A mountain ultra isn't just a longer road race. The clock is dominated by climbing, descending and terrain — not by your flat 5K pace. If you train it like a road marathon, the mountain will find you out. Here's what actually moves the needle, and how a data-driven plan keeps it honest.
On steep ground, elevation gain often costs you more than distance. Two 30 km runs with 500 m and 2,000 m of climbing are completely different sessions. So plan and track your week in two dimensions: distance and vertical (D+). Building the legs and lungs to climb — and, just as importantly, to descend — is the work that decides your race.
Because Rurilab reads GPS and the elevation profile of every run, your climbing load is visible, not guessed. That lets your weekly vert build as deliberately as your mileage.
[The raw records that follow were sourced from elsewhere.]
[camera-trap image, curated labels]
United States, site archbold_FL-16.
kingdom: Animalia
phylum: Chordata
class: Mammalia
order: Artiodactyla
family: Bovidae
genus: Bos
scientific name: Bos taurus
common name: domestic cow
At altitude and on technical trails you move slowly, and a long day can mean many hours upright. Time on feet — total duration — is frequently a better guide to the training stress of a mountain run than distance. A five-hour hike-run with big climbing is a serious session even if the kilometre count looks modest.
Long back-to-back weekends (a big day followed by another on tired legs) are a classic ultra tool: they rehearse racing on fatigue without the injury risk of one impossibly long run.
Descending fast is trainable, but the eccentric muscle damage from long descents is real and slow to recover. Neglect downhills in training and your quads will fail before your heart or lungs do on race day. Deliberately practise descending, and respect that a descent-heavy session needs recovery like any hard workout.
Your flat goal pace is meaningless going up a 20% grade. In the mountains, steer by effort and heart rate (and, for many, by when to power-hike versus run). Even the strongest mountain runners hike the steep pitches — walking efficiently uphill is a skill worth training, not a failure.
Rurilab's paces come from your fitness (VDOT) for the runnable stuff, but its daily read leans on heart rate, load and recovery — the signals that still make sense when the terrain throws pace out the window.
Big vert and long descents generate load that a mileage number alone hides. Tracking training load (CTL/ATL/TSB) alongside resting heart rate, HRV and sleep keeps you from stacking huge mountain days on top of unrecovered legs — the fast route to injury or a hollowed-out race. When life or fatigue intervenes, an adaptive plan rebalances the coming weeks instead of pretending the mountains didn't happen.
None of it is exotic — it's endurance fundamentals, pointed at vertical terrain and long hours, and adjusted to how your body is actually absorbing the work.